Lost a classified government safe? There’s an app for that…

The move was revealed in the official autopsy into how a secure container (essentially a document safe) which held classified Cabinet documents, including national security sensitive material, was mistakenly sold-off to a government disposals dealer.

The container’s contents later found their way to national broadcaster the ABC after a further unsuspecting purchaser eventually managed to prize open the fortified box and found a trove of classified material.

Aside from exposing a sequence of human error that led to the loss, the investigation report released on authored by former Defence Department Secretary Ric Smith details a raft of reforms for handling secure information that traverse both digital and non-digital spheres.

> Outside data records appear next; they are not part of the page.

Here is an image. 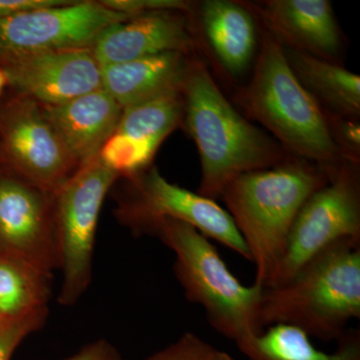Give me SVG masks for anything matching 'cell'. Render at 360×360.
Returning <instances> with one entry per match:
<instances>
[{"label":"cell","instance_id":"5b68a950","mask_svg":"<svg viewBox=\"0 0 360 360\" xmlns=\"http://www.w3.org/2000/svg\"><path fill=\"white\" fill-rule=\"evenodd\" d=\"M150 234L174 251L175 276L187 300L202 307L219 335L238 345L264 330L259 322L264 288L241 283L210 238L186 222L167 219Z\"/></svg>","mask_w":360,"mask_h":360},{"label":"cell","instance_id":"ba28073f","mask_svg":"<svg viewBox=\"0 0 360 360\" xmlns=\"http://www.w3.org/2000/svg\"><path fill=\"white\" fill-rule=\"evenodd\" d=\"M127 179V195L120 202L117 215L132 231L150 233L160 220H179L250 262V252L233 220L217 201L172 184L155 167Z\"/></svg>","mask_w":360,"mask_h":360},{"label":"cell","instance_id":"9c48e42d","mask_svg":"<svg viewBox=\"0 0 360 360\" xmlns=\"http://www.w3.org/2000/svg\"><path fill=\"white\" fill-rule=\"evenodd\" d=\"M129 18L101 1L72 0L0 16V68L49 52L91 49L106 27Z\"/></svg>","mask_w":360,"mask_h":360},{"label":"cell","instance_id":"7402d4cb","mask_svg":"<svg viewBox=\"0 0 360 360\" xmlns=\"http://www.w3.org/2000/svg\"><path fill=\"white\" fill-rule=\"evenodd\" d=\"M160 146L151 141H136L113 132L99 153L98 158L120 177H129L150 167Z\"/></svg>","mask_w":360,"mask_h":360},{"label":"cell","instance_id":"5bb4252c","mask_svg":"<svg viewBox=\"0 0 360 360\" xmlns=\"http://www.w3.org/2000/svg\"><path fill=\"white\" fill-rule=\"evenodd\" d=\"M248 6L284 49L340 65V32L328 0H266Z\"/></svg>","mask_w":360,"mask_h":360},{"label":"cell","instance_id":"cb8c5ba5","mask_svg":"<svg viewBox=\"0 0 360 360\" xmlns=\"http://www.w3.org/2000/svg\"><path fill=\"white\" fill-rule=\"evenodd\" d=\"M324 113L333 141L340 149L342 158L345 160L359 163V123L355 122V118L333 115L326 110Z\"/></svg>","mask_w":360,"mask_h":360},{"label":"cell","instance_id":"8992f818","mask_svg":"<svg viewBox=\"0 0 360 360\" xmlns=\"http://www.w3.org/2000/svg\"><path fill=\"white\" fill-rule=\"evenodd\" d=\"M120 179L98 156L82 165L54 193L63 284L60 304L73 305L91 283L99 214L106 194Z\"/></svg>","mask_w":360,"mask_h":360},{"label":"cell","instance_id":"2e32d148","mask_svg":"<svg viewBox=\"0 0 360 360\" xmlns=\"http://www.w3.org/2000/svg\"><path fill=\"white\" fill-rule=\"evenodd\" d=\"M191 61L189 54L165 52L101 66V89L123 110L162 94L182 90Z\"/></svg>","mask_w":360,"mask_h":360},{"label":"cell","instance_id":"d6986e66","mask_svg":"<svg viewBox=\"0 0 360 360\" xmlns=\"http://www.w3.org/2000/svg\"><path fill=\"white\" fill-rule=\"evenodd\" d=\"M338 342L335 352L326 354L300 329L278 324L236 345L248 360H360L359 331H347Z\"/></svg>","mask_w":360,"mask_h":360},{"label":"cell","instance_id":"ac0fdd59","mask_svg":"<svg viewBox=\"0 0 360 360\" xmlns=\"http://www.w3.org/2000/svg\"><path fill=\"white\" fill-rule=\"evenodd\" d=\"M288 65L300 84L321 106L333 115H360V77L338 63L305 52L284 49Z\"/></svg>","mask_w":360,"mask_h":360},{"label":"cell","instance_id":"52a82bcc","mask_svg":"<svg viewBox=\"0 0 360 360\" xmlns=\"http://www.w3.org/2000/svg\"><path fill=\"white\" fill-rule=\"evenodd\" d=\"M345 239L360 240L359 163L348 160H343L328 184L305 201L266 288L285 283L322 250Z\"/></svg>","mask_w":360,"mask_h":360},{"label":"cell","instance_id":"484cf974","mask_svg":"<svg viewBox=\"0 0 360 360\" xmlns=\"http://www.w3.org/2000/svg\"><path fill=\"white\" fill-rule=\"evenodd\" d=\"M104 6L130 18L153 11H182L193 13L194 4L184 0H103Z\"/></svg>","mask_w":360,"mask_h":360},{"label":"cell","instance_id":"277c9868","mask_svg":"<svg viewBox=\"0 0 360 360\" xmlns=\"http://www.w3.org/2000/svg\"><path fill=\"white\" fill-rule=\"evenodd\" d=\"M236 101L245 117L269 130L292 158L329 169L345 160L324 110L298 82L283 45L265 28L250 82L238 90Z\"/></svg>","mask_w":360,"mask_h":360},{"label":"cell","instance_id":"3957f363","mask_svg":"<svg viewBox=\"0 0 360 360\" xmlns=\"http://www.w3.org/2000/svg\"><path fill=\"white\" fill-rule=\"evenodd\" d=\"M360 319V240L345 239L310 259L290 281L262 290V328L288 326L310 338L340 340Z\"/></svg>","mask_w":360,"mask_h":360},{"label":"cell","instance_id":"6da1fadb","mask_svg":"<svg viewBox=\"0 0 360 360\" xmlns=\"http://www.w3.org/2000/svg\"><path fill=\"white\" fill-rule=\"evenodd\" d=\"M182 96V122L200 156V195L215 200L234 177L292 158L236 110L200 58H191Z\"/></svg>","mask_w":360,"mask_h":360},{"label":"cell","instance_id":"8fae6325","mask_svg":"<svg viewBox=\"0 0 360 360\" xmlns=\"http://www.w3.org/2000/svg\"><path fill=\"white\" fill-rule=\"evenodd\" d=\"M0 253L45 274L60 269L54 194L0 165Z\"/></svg>","mask_w":360,"mask_h":360},{"label":"cell","instance_id":"4fadbf2b","mask_svg":"<svg viewBox=\"0 0 360 360\" xmlns=\"http://www.w3.org/2000/svg\"><path fill=\"white\" fill-rule=\"evenodd\" d=\"M193 13L153 11L113 23L98 35L91 51L101 66L117 65L165 52L195 51Z\"/></svg>","mask_w":360,"mask_h":360},{"label":"cell","instance_id":"44dd1931","mask_svg":"<svg viewBox=\"0 0 360 360\" xmlns=\"http://www.w3.org/2000/svg\"><path fill=\"white\" fill-rule=\"evenodd\" d=\"M184 111L182 90L162 94L123 108L115 132L160 146L182 122Z\"/></svg>","mask_w":360,"mask_h":360},{"label":"cell","instance_id":"603a6c76","mask_svg":"<svg viewBox=\"0 0 360 360\" xmlns=\"http://www.w3.org/2000/svg\"><path fill=\"white\" fill-rule=\"evenodd\" d=\"M146 360H234L224 350L213 347L193 333L180 336L172 345L163 348Z\"/></svg>","mask_w":360,"mask_h":360},{"label":"cell","instance_id":"7c38bea8","mask_svg":"<svg viewBox=\"0 0 360 360\" xmlns=\"http://www.w3.org/2000/svg\"><path fill=\"white\" fill-rule=\"evenodd\" d=\"M0 68L14 94L41 105H59L101 89V66L91 49L49 52Z\"/></svg>","mask_w":360,"mask_h":360},{"label":"cell","instance_id":"d4e9b609","mask_svg":"<svg viewBox=\"0 0 360 360\" xmlns=\"http://www.w3.org/2000/svg\"><path fill=\"white\" fill-rule=\"evenodd\" d=\"M47 314L49 310H44L0 328V360H11L22 340L44 326Z\"/></svg>","mask_w":360,"mask_h":360},{"label":"cell","instance_id":"4316f807","mask_svg":"<svg viewBox=\"0 0 360 360\" xmlns=\"http://www.w3.org/2000/svg\"><path fill=\"white\" fill-rule=\"evenodd\" d=\"M65 360H122L115 348L105 340L89 343L82 350Z\"/></svg>","mask_w":360,"mask_h":360},{"label":"cell","instance_id":"f1b7e54d","mask_svg":"<svg viewBox=\"0 0 360 360\" xmlns=\"http://www.w3.org/2000/svg\"><path fill=\"white\" fill-rule=\"evenodd\" d=\"M8 323H11V322H6L4 319H2L1 317H0V328H4V326H6V324Z\"/></svg>","mask_w":360,"mask_h":360},{"label":"cell","instance_id":"83f0119b","mask_svg":"<svg viewBox=\"0 0 360 360\" xmlns=\"http://www.w3.org/2000/svg\"><path fill=\"white\" fill-rule=\"evenodd\" d=\"M7 86H8V78H7L6 71L0 68V96Z\"/></svg>","mask_w":360,"mask_h":360},{"label":"cell","instance_id":"9a60e30c","mask_svg":"<svg viewBox=\"0 0 360 360\" xmlns=\"http://www.w3.org/2000/svg\"><path fill=\"white\" fill-rule=\"evenodd\" d=\"M44 115L78 167L98 156L120 122L122 108L103 89L59 105H42Z\"/></svg>","mask_w":360,"mask_h":360},{"label":"cell","instance_id":"7a4b0ae2","mask_svg":"<svg viewBox=\"0 0 360 360\" xmlns=\"http://www.w3.org/2000/svg\"><path fill=\"white\" fill-rule=\"evenodd\" d=\"M335 168L290 158L276 167L238 175L225 186L219 198L255 264V284L266 288L298 212Z\"/></svg>","mask_w":360,"mask_h":360},{"label":"cell","instance_id":"30bf717a","mask_svg":"<svg viewBox=\"0 0 360 360\" xmlns=\"http://www.w3.org/2000/svg\"><path fill=\"white\" fill-rule=\"evenodd\" d=\"M0 165L53 194L79 168L41 104L16 94L0 101Z\"/></svg>","mask_w":360,"mask_h":360},{"label":"cell","instance_id":"ffe728a7","mask_svg":"<svg viewBox=\"0 0 360 360\" xmlns=\"http://www.w3.org/2000/svg\"><path fill=\"white\" fill-rule=\"evenodd\" d=\"M52 276L0 253V317L14 322L49 310Z\"/></svg>","mask_w":360,"mask_h":360},{"label":"cell","instance_id":"e0dca14e","mask_svg":"<svg viewBox=\"0 0 360 360\" xmlns=\"http://www.w3.org/2000/svg\"><path fill=\"white\" fill-rule=\"evenodd\" d=\"M200 26L213 56L231 77L245 73L257 56V27L248 4L231 0H205Z\"/></svg>","mask_w":360,"mask_h":360}]
</instances>
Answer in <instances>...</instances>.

According to the Smith report, all “secure containers” have now been given a new sequential reference number and unique “asset identifier barcode”, with records “transferred to a digitalised asset register that will record the names of officers with access to the container.”

“A new online application (Service Now) process has been implemented to manage requests for new secure containers, their relocation and disposal,” the investigation report said, adding the software will “significantly improve reliability, auditability and tracking of information,” the Smith report said.

Contract notifications on the government’s AusTender procurement register show ServiceNow secured a $1.67 million deal for ICT contactor services from June 2016 to June 2019, with an additional $90,000 contract let between May and June 2017.

Smith has also firmly put it to government agency boards that they need to take more holistic, regular and timely stock of protective security arrangements ‑ tech or physical.

“The Executive Board should consider regular, say monthly, compliance or breach reports prepared jointly by the IT Security Advisor (ITSA) and Agency Security Advisor (ASA), including data on breaches and security waivers, recording any incidents of particular concern and explaining the remedial action taken,” the Smith report said.

“In anticipation of a recommendation from a current review of the Protective Security Policy Framework (PSPF), PM&C should nominate the head of Corporate Division as Chief Security Officer, responsible for both ICT and non ICT security.”

Ironically, one of the reasons highly classified material has remained in printed form is to physically control its access and distribution.

The Smith report also observed technologists charged with maintaining protective security were better networked and shared information about “the frequency and nature of incidents affecting their systems” than their non-tech peers.

“The same degree of ‘connectedness’ and information sharing is not evident at this time in regard to non-ICT related protective security. There is some exchange at an informal level, but for instance lessons or recommendations arising from enquiries or investigations into incidents are not shared among agencies (or received by AGD),” the report said.